À présent qu’a été renouvelé le GDR et qu’approche le terme du PPR en 2024 se pose la question du devenir des sciences du sport. À court terme, l’imminence des JO polarise les participants. Beaucoup craignent en effet une baisse du soutien et des financements après les jeux, quels que soient les résultats de la délégation française. Vincent Nougier dresse un constat nuancé de l’alignement des sciences sur cet événement hautement médiatisé : « Si les JO ont indéniablement mis en lumière les problématiques scientifiques autour du sport et de l’activité physique, ils ont aussi focalisé le regard sur le sport de haut niveau et moins sur des problématiques d’ordre général, comme le développement durable et le sport santé, alors que la condition physique globale de la population française décline ». Le chargé de mission sport redoute que le scénario se reproduise avec la perspective des JO d’hiver 2030, pour lesquels la candidature des Alpes française est déjà bien engagée, et que ce nouvel événement sportif « maintienne le financement du sport du haut niveau, avec tous les biais qu’il induit, au détriment du sport santé ».

 

Réception d’un service lors de l’évaluation des effets d’un entraînement perceptif au volleyball
© David VILLA / ScienceImage, CBI / CERCO / CNRS ImagesRéception d’un service lors de l’évaluation des effets d’un entraînement perceptif au volleyball

Vers de nouveaux axes de recherche

Le sport santé : c’est l’un des mots qui courent sur toutes les lèvres des participants le 6 décembre.
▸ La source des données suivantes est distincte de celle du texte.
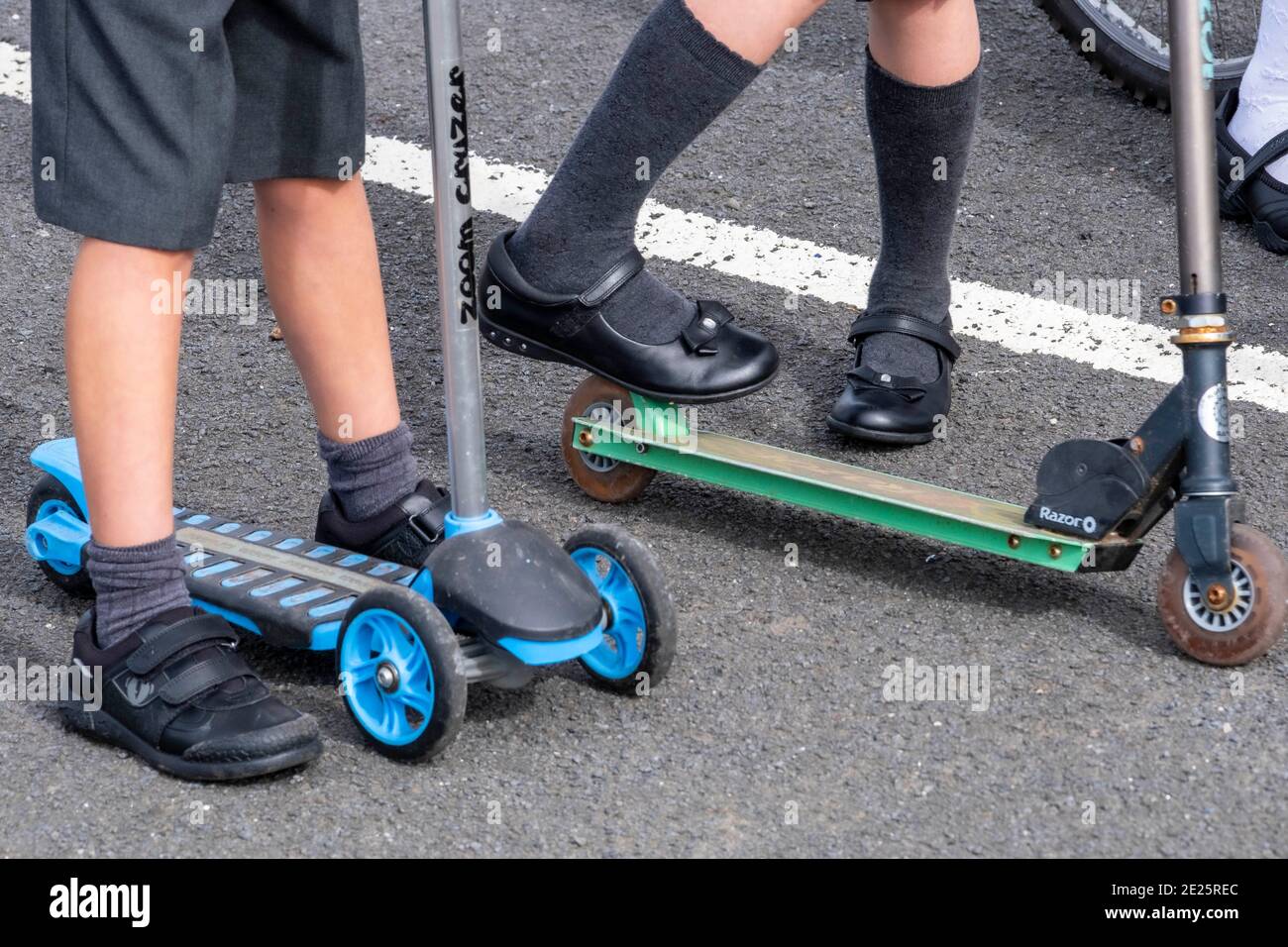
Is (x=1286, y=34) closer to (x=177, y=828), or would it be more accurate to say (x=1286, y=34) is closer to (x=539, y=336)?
(x=539, y=336)

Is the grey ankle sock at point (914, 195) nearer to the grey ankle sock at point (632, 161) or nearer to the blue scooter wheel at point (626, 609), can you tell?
the grey ankle sock at point (632, 161)

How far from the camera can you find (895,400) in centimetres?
284

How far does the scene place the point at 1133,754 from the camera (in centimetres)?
202

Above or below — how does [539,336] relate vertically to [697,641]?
above

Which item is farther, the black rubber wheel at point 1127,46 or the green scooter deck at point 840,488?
the black rubber wheel at point 1127,46

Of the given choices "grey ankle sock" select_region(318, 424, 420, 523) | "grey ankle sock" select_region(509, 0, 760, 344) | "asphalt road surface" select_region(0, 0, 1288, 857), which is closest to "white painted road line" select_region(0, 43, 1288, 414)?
"asphalt road surface" select_region(0, 0, 1288, 857)

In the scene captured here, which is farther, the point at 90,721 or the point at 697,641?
the point at 697,641

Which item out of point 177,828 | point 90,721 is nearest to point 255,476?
point 90,721

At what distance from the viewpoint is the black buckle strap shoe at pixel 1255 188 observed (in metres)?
3.53

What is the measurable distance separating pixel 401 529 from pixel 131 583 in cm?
44

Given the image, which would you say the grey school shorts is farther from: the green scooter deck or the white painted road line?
the white painted road line

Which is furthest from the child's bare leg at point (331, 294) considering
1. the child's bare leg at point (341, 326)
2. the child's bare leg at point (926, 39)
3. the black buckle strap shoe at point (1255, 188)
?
the black buckle strap shoe at point (1255, 188)

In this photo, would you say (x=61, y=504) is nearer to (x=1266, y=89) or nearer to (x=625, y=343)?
(x=625, y=343)

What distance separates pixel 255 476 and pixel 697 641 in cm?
98
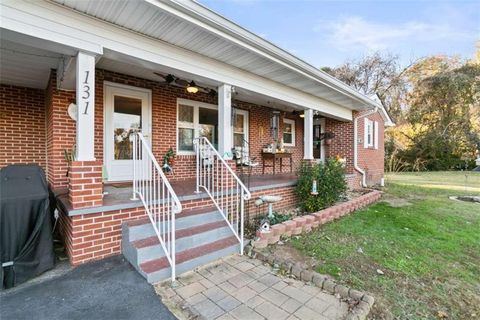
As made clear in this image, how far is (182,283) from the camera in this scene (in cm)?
262

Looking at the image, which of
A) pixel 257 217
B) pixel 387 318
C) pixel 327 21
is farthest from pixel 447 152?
pixel 387 318

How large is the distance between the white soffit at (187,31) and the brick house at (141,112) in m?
0.02

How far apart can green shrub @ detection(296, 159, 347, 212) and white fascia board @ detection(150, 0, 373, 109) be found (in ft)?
6.39

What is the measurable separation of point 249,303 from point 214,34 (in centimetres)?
326

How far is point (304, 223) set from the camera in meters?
4.21

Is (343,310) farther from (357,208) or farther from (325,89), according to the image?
(325,89)

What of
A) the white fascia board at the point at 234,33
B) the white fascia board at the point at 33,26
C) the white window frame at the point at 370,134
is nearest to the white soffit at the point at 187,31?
the white fascia board at the point at 234,33

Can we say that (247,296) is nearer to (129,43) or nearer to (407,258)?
(407,258)

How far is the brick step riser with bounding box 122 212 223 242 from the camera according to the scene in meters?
2.98

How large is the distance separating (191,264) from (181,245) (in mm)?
286

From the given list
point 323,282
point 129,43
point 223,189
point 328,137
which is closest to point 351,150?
point 328,137

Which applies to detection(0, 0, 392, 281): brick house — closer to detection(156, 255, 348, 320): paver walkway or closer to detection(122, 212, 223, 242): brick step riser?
detection(122, 212, 223, 242): brick step riser

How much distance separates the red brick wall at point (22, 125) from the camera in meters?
4.74

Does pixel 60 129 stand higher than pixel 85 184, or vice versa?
pixel 60 129
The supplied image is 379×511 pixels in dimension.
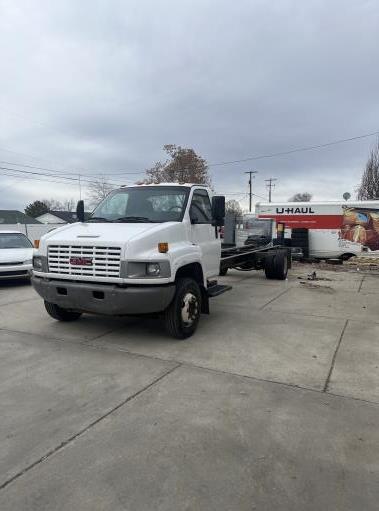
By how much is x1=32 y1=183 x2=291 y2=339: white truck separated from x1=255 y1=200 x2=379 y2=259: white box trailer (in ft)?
49.3

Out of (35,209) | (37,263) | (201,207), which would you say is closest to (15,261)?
(37,263)

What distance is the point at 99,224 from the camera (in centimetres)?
653

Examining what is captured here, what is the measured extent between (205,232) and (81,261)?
2248mm

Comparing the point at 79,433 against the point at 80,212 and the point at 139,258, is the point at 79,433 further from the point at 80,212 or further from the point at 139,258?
the point at 80,212

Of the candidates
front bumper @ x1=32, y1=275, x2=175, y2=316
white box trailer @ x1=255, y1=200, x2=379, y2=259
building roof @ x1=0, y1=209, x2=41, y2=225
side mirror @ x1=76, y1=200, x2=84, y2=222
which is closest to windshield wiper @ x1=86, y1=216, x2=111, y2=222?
side mirror @ x1=76, y1=200, x2=84, y2=222

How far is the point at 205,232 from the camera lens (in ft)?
23.2

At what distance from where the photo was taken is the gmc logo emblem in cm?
568

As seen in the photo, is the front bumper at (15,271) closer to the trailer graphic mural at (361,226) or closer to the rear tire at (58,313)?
the rear tire at (58,313)

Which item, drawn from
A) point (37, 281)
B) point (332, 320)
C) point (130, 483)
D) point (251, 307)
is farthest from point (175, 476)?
point (251, 307)

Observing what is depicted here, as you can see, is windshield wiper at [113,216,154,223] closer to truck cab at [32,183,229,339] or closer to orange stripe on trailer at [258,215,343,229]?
truck cab at [32,183,229,339]

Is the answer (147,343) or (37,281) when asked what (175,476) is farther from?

Beaucoup d’entre eux appellent en effet à « déplacer le curseur » vers cette problématique plutôt que le sport performance, déjà surreprésenté, et de valoriser aussi les recherches sur les liens entre sport et cancer, obésité, sédentarité, vieillissement, etc. D’autres thématiques transversales font leur apparition, à l’instar des relations entre sport et développement durable. C’est l’objet de la thèse d’Anne-Sophie Crépeau, actuellement doctorante en sociologie du sport au CNRS au sein du laboratoire Environnement dynamique et territoires de la montagne1 , consacrée à l’adaptation des pratiques de sports de nature de moyenne montagne face au changement climatique. Elle-même, ancienne employée dans un office de tourisme en moyenne montagne, au sein du parc naturel du Vercors, très orienté vers le sport nature, sait combien « la question du réchauffement climatique se faisait de plus en plus présente » dans son ancien travail. En interrogeant les prestataires d’activités – par exemple de canyoning ou de spéléologie –, elle mesure à quel point certains d’entre eux font figure d’« avant-gardistes et précurseurs dans leurs manières de diminuer au maximum l’impact environnemental de leurs pratiques » et, par ricochet, combien ses propres recherches peuvent intéresser les parcs naturels, les prestataires et les fédérations de sports nature.

Au vu de toutes ces nouvelles recherches en voie d’émergence, Vincent Nougier veut se montrer optimiste en voyant dans les JO « un tremplin pour promouvoir le sport santé et une culture, non pas seulement sportive, mais de l’activité physique au quotidien ».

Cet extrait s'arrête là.